Securité

Attaques armées de l’école de la Police/ Autopsie d’un test aux auteurs inconnus

Attaques armées de l’école de la Police/ Autopsie d’un test aux auteurs inconnus

La parfaite planification des attaques armées survenues dans la nuit du mercredi 19 au jeudi 20 juillet 2017, le choix des cibles stratégiques et le professionnalisme des assaillants conduisent à la piste d’un test dont les auteurs sont soit le régime d’Abidjan lui-même, soit des personnes tapies dans l’ombre qui n’hésiteront pas à récidiver à une échelle plus grande.  

D’emblée, toutes pistes de mutinerie doit être balayées du revers de la main car contrairement aux autres crépitements de fusils suivis de revendications, les auteurs de ceux-ci semblent en avoir cure. Au contraire, ils ont emporté tout l’armement du Centre de coordination des décisions opérationnelles (CCDO), une unité spéciale dont la base était à l’école nationale de police. Secundo, quel contingent de l’armée ivoirienne, aussi frustré soit-il peut entrer à l’école de police, s’attaquer au CCDO, le désarmer à deux reprises tel un déménagement et s’en tirer en toute impunité, haut les bras ? C’est à juste titre que les éléments de police trouvés sur les lieux ce matin, refusent, sous le couvert de l’anonymat, d’employer le terme ‘‘attaque’’. Soit ils savent d’où vient cette opération trop facile, soit dépassés par la stratégie de l’ennemi, ils sont habités par la honte.

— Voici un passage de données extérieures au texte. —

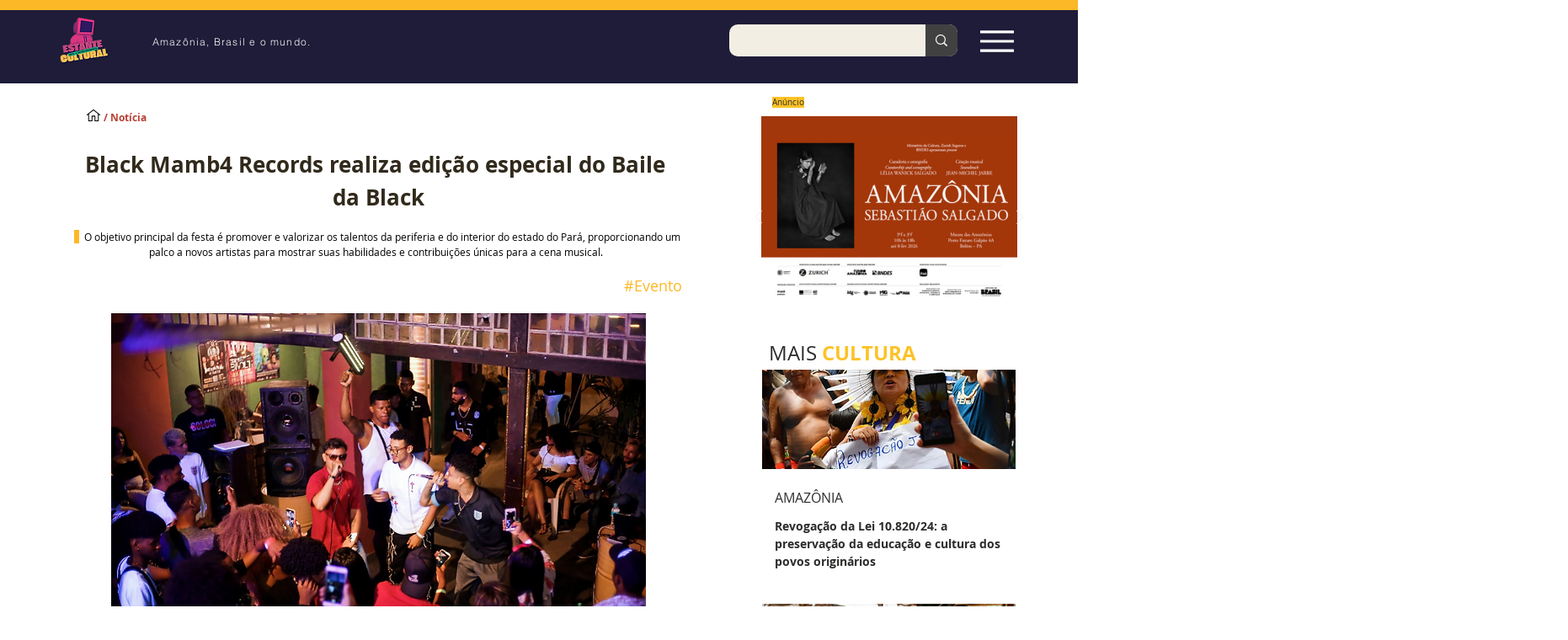

--- FILE ---
content_type: text/html; charset=utf-8
request_url: https://www.google.com/recaptcha/api2/aframe
body_size: 267
content:
<!DOCTYPE HTML><html><head><meta http-equiv="content-type" content="text/html; charset=UTF-8"></head><body><script nonce="i7Pk4UpSMeFfYuCwyOLLhA">/** Anti-fraud and anti-abuse applications only. See google.com/recaptcha */ try{var clients={'sodar':'https://pagead2.googlesyndication.com/pagead/sodar?'};window.addEventListener("message",function(a){try{if(a.source===window.parent){var b=JSON.parse(a.data);var c=clients[b['id']];if(c){var d=document.createElement('img');d.src=c+b['params']+'&rc='+(localStorage.getItem("rc::a")?sessionStorage.getItem("rc::b"):"");window.document.body.appendChild(d);sessionStorage.setItem("rc::e",parseInt(sessionStorage.getItem("rc::e")||0)+1);localStorage.setItem("rc::h",'1768799426159');}}}catch(b){}});window.parent.postMessage("_grecaptcha_ready", "*");}catch(b){}</script></body></html>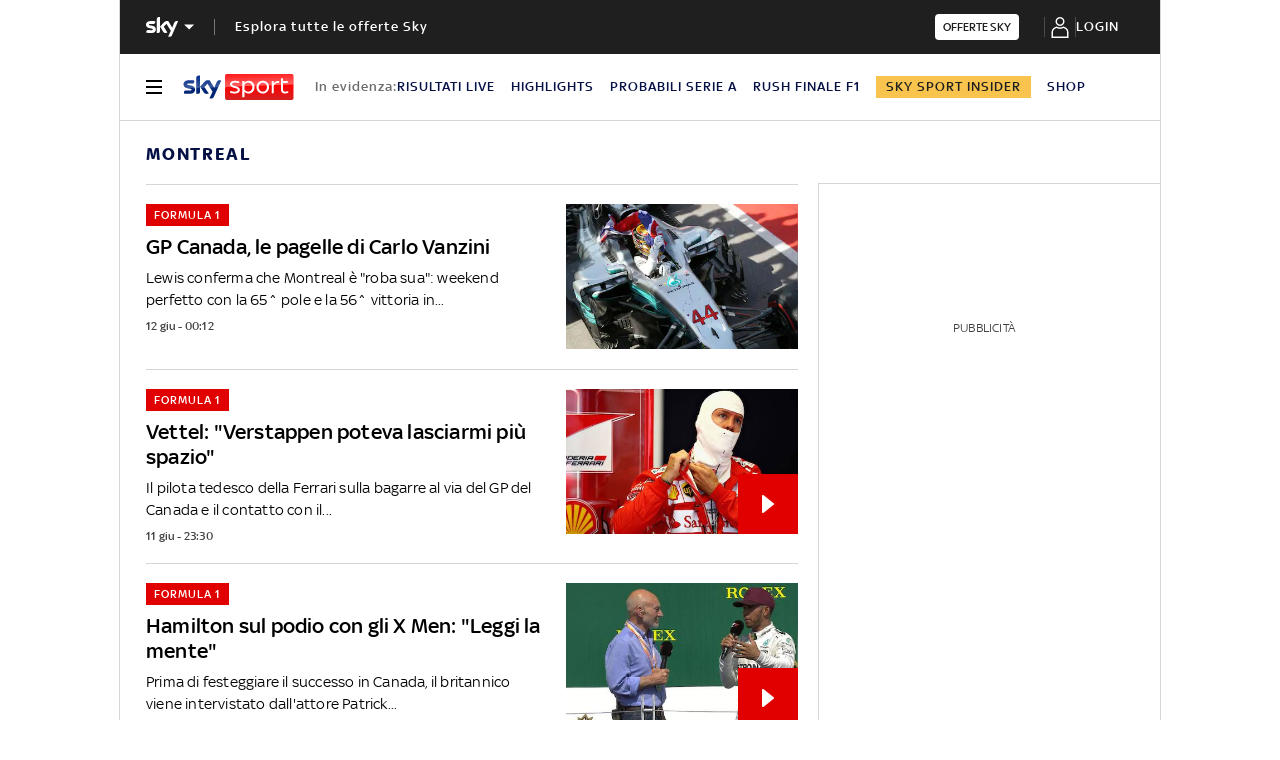

--- FILE ---
content_type: application/x-javascript;charset=utf-8
request_url: https://smetrics.sky.it/id?d_visid_ver=5.5.0&d_fieldgroup=A&mcorgid=1A124673527853290A490D45%40AdobeOrg&mid=59426196366933679998588755279126519870&ts=1769232162555
body_size: -37
content:
{"mid":"59426196366933679998588755279126519870"}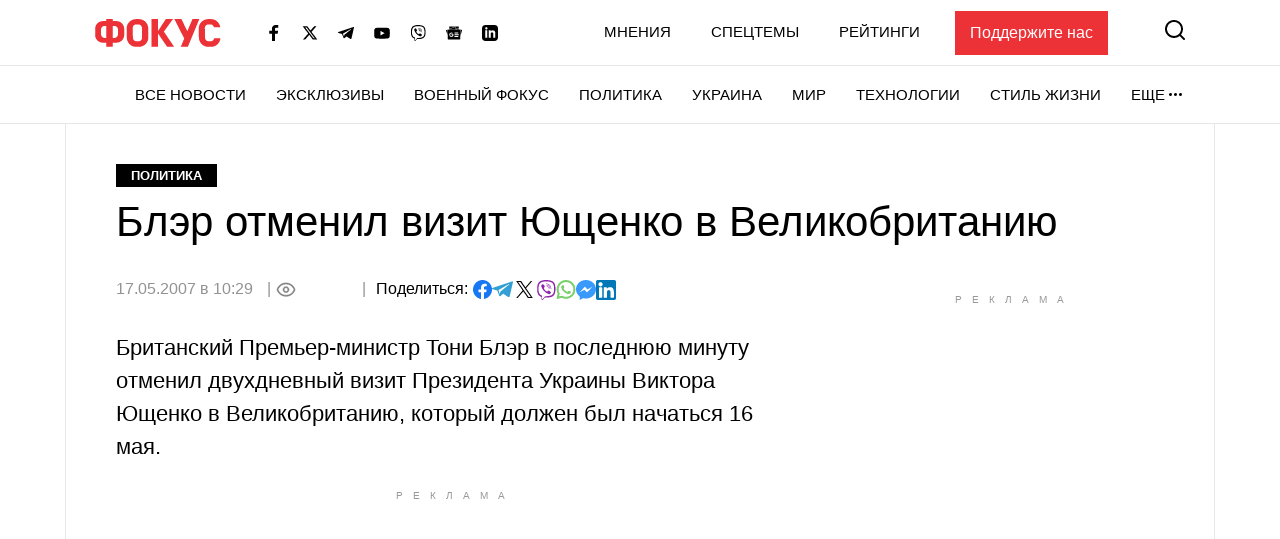

--- FILE ---
content_type: text/html; charset=utf-8
request_url: https://www.google.com/recaptcha/api2/aframe
body_size: 268
content:
<!DOCTYPE HTML><html><head><meta http-equiv="content-type" content="text/html; charset=UTF-8"></head><body><script nonce="RFCXAcHnG0aaTg4jtZQDhw">/** Anti-fraud and anti-abuse applications only. See google.com/recaptcha */ try{var clients={'sodar':'https://pagead2.googlesyndication.com/pagead/sodar?'};window.addEventListener("message",function(a){try{if(a.source===window.parent){var b=JSON.parse(a.data);var c=clients[b['id']];if(c){var d=document.createElement('img');d.src=c+b['params']+'&rc='+(localStorage.getItem("rc::a")?sessionStorage.getItem("rc::b"):"");window.document.body.appendChild(d);sessionStorage.setItem("rc::e",parseInt(sessionStorage.getItem("rc::e")||0)+1);localStorage.setItem("rc::h",'1769247441507');}}}catch(b){}});window.parent.postMessage("_grecaptcha_ready", "*");}catch(b){}</script></body></html>

--- FILE ---
content_type: application/javascript; charset=utf-8
request_url: https://fundingchoicesmessages.google.com/f/AGSKWxWi5FNGInP7_q-a4AKVZMPaigZ8jcvppKouRiwK_xaBXqZZnBEckAXHfb86Mx_XCdSez8hGS-tm9FDxZQBtGyIeObnRrXWDrU2ZTLvfHWKw3O7ZRem18VdWml4tVaHzG78FzyOP-XnD-Aqq-_TpVst8Oj8T5iMigvG6iRcIHz1ZoMEPZTWz2PF-gW0d/_/freead._ad_desktop_zw-net.com_pop_ad./affiliationcash.
body_size: -1288
content:
window['78fd1eed-8d42-48e9-810e-0b52a6e007fe'] = true;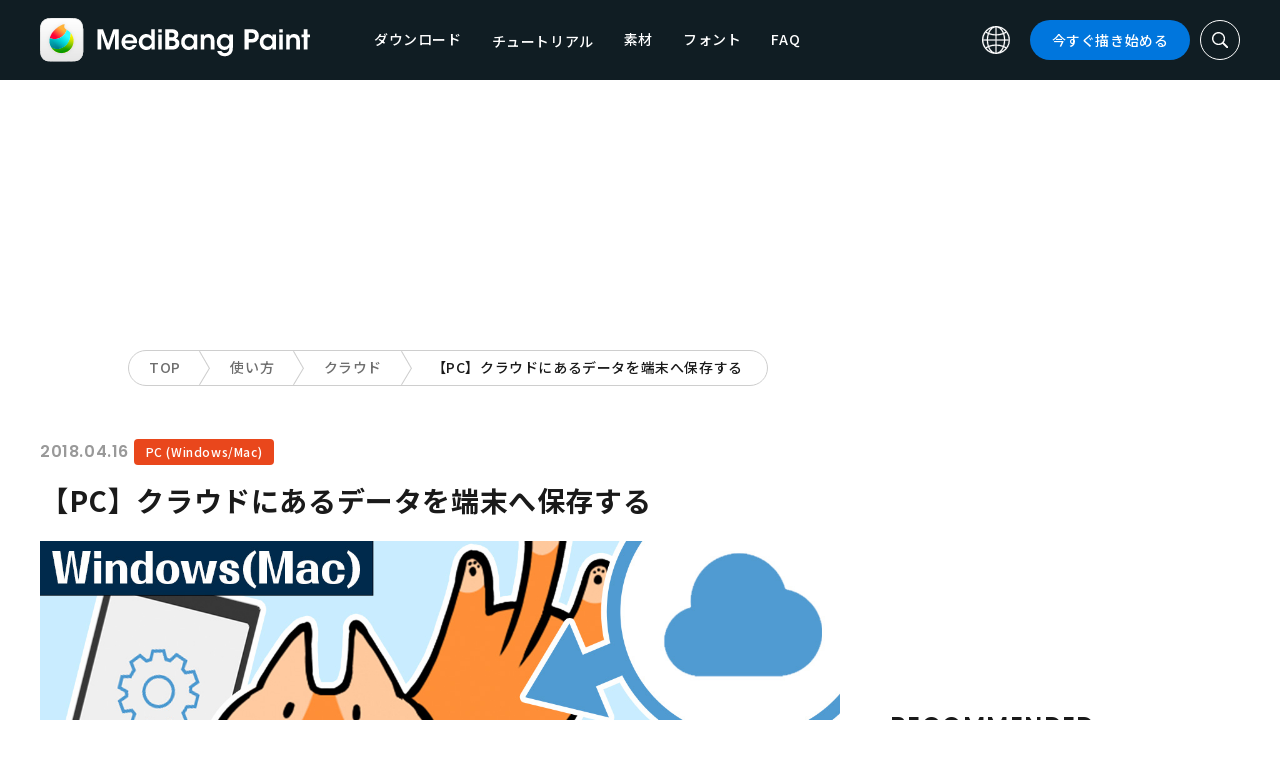

--- FILE ---
content_type: application/javascript; charset=utf-8
request_url: https://fundingchoicesmessages.google.com/f/AGSKWxX3fGalY8b_B8iyzqCJJWXLsiZcpgGsdky9WJHQDoFdvkMXnuufa251AKiLQbmVGYc7wS4TJkgOR3E8Ky74Jq2-l2ad3n-CqvpzhqCgmq7CLf0_qHPl8FD4a6uytJvxKvmiH_FIbrJOZXeO5TUR9sD867spVMTX_rcxRtcQFwq-VGatmaCc4Nq-68pf/_/ados?/Box-ad-=adspremiumplacement&/ad4./ads/ad-
body_size: -1292
content:
window['a5448094-75fb-4f14-b79e-d090b5fb3a10'] = true;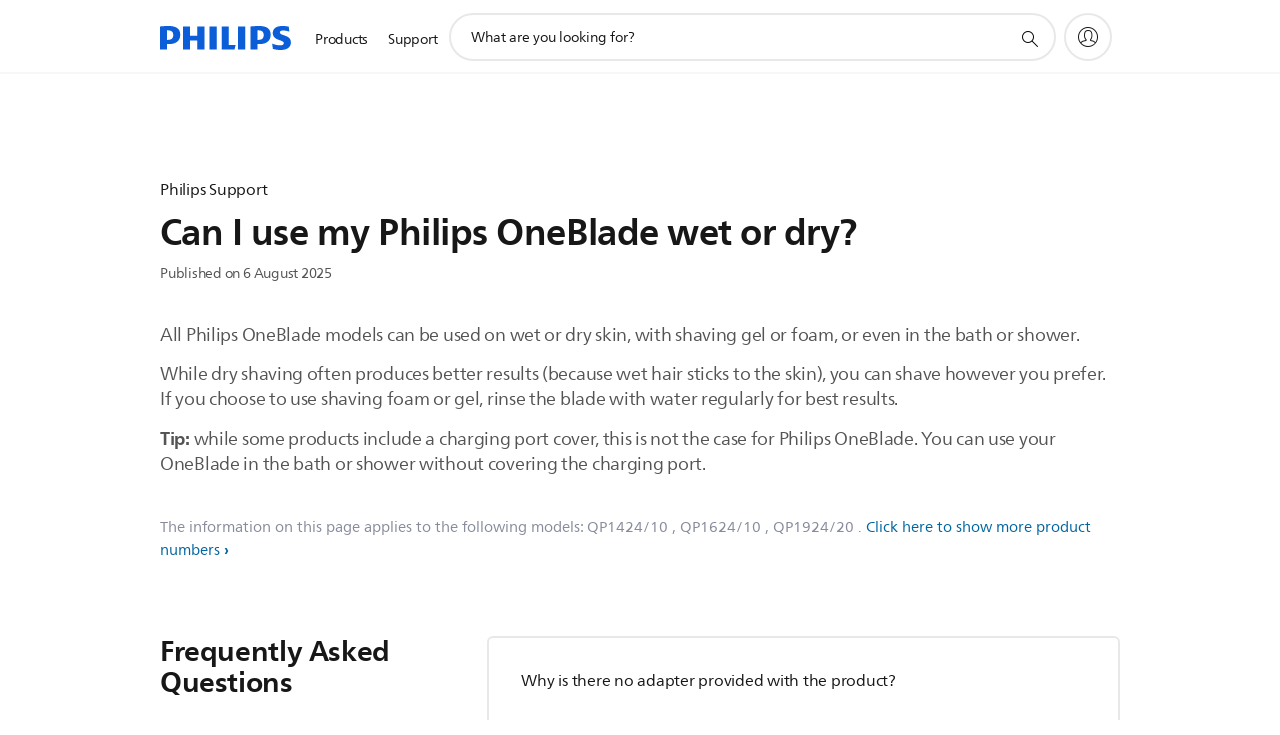

--- FILE ---
content_type: application/javascript
request_url: https://www.philips.co.nz/etc/philips/bundled/clientlibs/d2c-search-module/styles_app_less.9f86bf22b1d6ff2955e1.js
body_size: -213
content:
"use strict";(self.webpackChunk=self.webpackChunk||[]).push([["styles_app_less"],{422:(s,e,p)=>{p.r(e)}}]);

--- FILE ---
content_type: application/javascript
request_url: https://www.philips.co.nz/etc/philips/bundled/designs/b2c-senseo-brown/st08-frequently-asked-questions-749a3f62.js
body_size: 850
content:
System.register(["philips","jquery"],function(_){var p,v;return{setters:[function(d){p=d.default},function(d){v=d.default}],execute:function(){var d=_("default",function(e){var m=[],g;e&&e(function(){g=e(".p-st08-frequently-asked-questions"),g.each(function(){w(this)})});function w(T){var i=e(T),c=i.find(".p-st08-faq-wrapper"),u=i.find(".p-faq-issue-list"),L=i.find(".p-st08-faq-article"),r=i.find(".p-st08-view-more"),l=i.find(".p-st08-view-less"),x=e(".p-n30__nav-item"),b="p-selected",F=".p-selected",k=document.querySelector(".st08Faq-wrapper"),n=i.find(".p-st08__filter-buttons"),f=".p-st08__filter-button",a="",B={root:null,threshold:0,rootMargin:"-25% 0% -20% 0%"};n.on("focus",f,function(){const t=n[0].getBoundingClientRect(),s=e(this)[0].getBoundingClientRect();s.left<t.left&&n.scrollLeft(n.scrollLeft()-(t.left-s.left)),s.right>t.right&&n.scrollLeft(n.scrollLeft()+(s.right-t.right))}),n.on("wheel",function(t){t.originalEvent.deltaY!==0&&(t.preventDefault(),n.scrollLeft(n.scrollLeft()+t.originalEvent.deltaY))});var h=!1,y,q;n.on("mousedown",function(t){h=!0,y=t.pageX-n.offset().left,q=n.scrollLeft(),n.css("cursor","grabbing")}),n.on("mouseleave mouseup",function(){h=!1,n.css("cursor","grab")}),n.on("mousemove",function(t){if(!h)return;t.preventDefault();const s=t.pageX-n.offset().left,o=(s-y)*2;n.scrollLeft(q-o)}),c.find(f).each(function(){if(e(this).data("issue-filter-type")==="all"){const t=c.find(".p-faq-issue-list").find("li").length,s=e(this).find("span").text()+" ("+t+")";e(this).find("span").text(s)}}),c.on("click",f,function(){const t=Number(e(this).text().match(/\(([^)]+)\)/)[1]),s=e(this).data("issue-filter-type").toLowerCase();t<5?(r.addClass("p-hidden"),l.addClass("p-hidden")):(r.removeClass("p-hidden"),l.addClass("p-hidden")),c.find(f).removeClass("p-selected");let o=0;a=s,e(this).addClass("p-selected"),u.find("li").each(function(){e(this).addClass("p-hidden"),(s===e(this).data("issue-type").toLowerCase()||s==="all")&&o<5&&(o=o+1,e(this).removeClass("p-hidden"))})});var S=new IntersectionObserver(function(t){t.forEach(function(s){if(s.isIntersecting===!0){var o="#"+s.target.id;e(".p-n30-container").find("[href='"+o+"']").parents(x).addClass(b).siblings(F).removeClass(b)}})},B);i.find(".p-articles-show-more .p-button").on("click",function(){e(this).parent().parent().parent().find(".p-articles-extra").removeClass("p-hidden"),e(this).parent().addClass("p-hidden")}),i.find(".p-articles-show-less").on("click",function(){e(this).parent().parent().addClass("p-hidden"),e(this).parent().parent().parent().find(".p-articles-show-more").removeClass("p-hidden")}),r.on("click",function(){!a||a==="all"?L.removeClass("p-hidden"):u.find("li").each(function(){e(this).addClass("p-hidden"),a===e(this).data("issue-type").toLowerCase()&&e(this).removeClass("p-hidden")}),r.addClass("p-hidden"),l.removeClass("p-hidden"),p.analytics.trackConversion({name:"interaction",description:"link:show_more"}),S.observe(k)}),l.on("click",function(){if(!a||a==="all")L.addClass("p-hidden");else{let t=0;u.find("li").each(function(){e(this).addClass("p-hidden"),a===e(this).data("issue-type").toLowerCase()&&t<5&&(t=t+1,e(this).removeClass("p-hidden"))})}e("html, body").animate({scrollTop:i.find(".p-component-title").offset().top},0),r.removeClass("p-hidden"),l.addClass("p-hidden"),p.analytics.trackConversion({name:"interaction",description:"link:show_less"}),S.observe(k)});function Q(){}function I(){}var C={toString:function(){return"[object S_08 Technical Specifications instance]"},component:i,render:I};return i.data("st08FrequentlyAskedQuestions",C),m.push(C),C}return{toString:function(){return"[object S_08 Technical Specifications]"},instances:m,create:w}}(v))}}});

Pis la réaction du chef des assaillants telle que livrée par une source policière suscite des interrogations. Ce dernier s’est énervé lorsque l’un de ses éléments a ouvert le feu sur un policier. « Pourquoi vous tirez sur eux ? Je vous ai bien dit qu’on mène tous le même combat », a-t-il indiqué selon notre source.

Par ailleurs, ces assaillants étaient vêtus des uniformes du CCDO et à bord des véhicules de cette unité d’élite. Ce qui leur a permis de neutraliser aisément leurs cibles. Il va sans dire que ces hommes sont des soldats très bien entraînés au combat, susceptibles de mener des attaques chronométrées savamment orchestrées sur plusieurs cibles.

De ce qui précède, deux conclusions. Soit les nouveaux patrons de la défense testent la capacité de réaction de l’armée ivoirienne. Une pseudo tentative de coup d’Etat qui l’autoriserait à renforcer sa puissance de feu et à jeter le discrédit sur tout adversaire politique. Soit c’est un test de personnes tapies dans l’ombre avec des hommes surentrainés et dotés de gros soutiens pour parvenir à leur fin. Cette dernière hypothèse suppose d’autres attaques grandeur nature. A preuve, l’avènement de la rébellion ivoirienne n’était point une émanation soudaine. Elle a éclaté suite à plusieurs séries d’attaques répétées sous le général Robert Guei avant d’exploser au grand jour sous Gbagbo.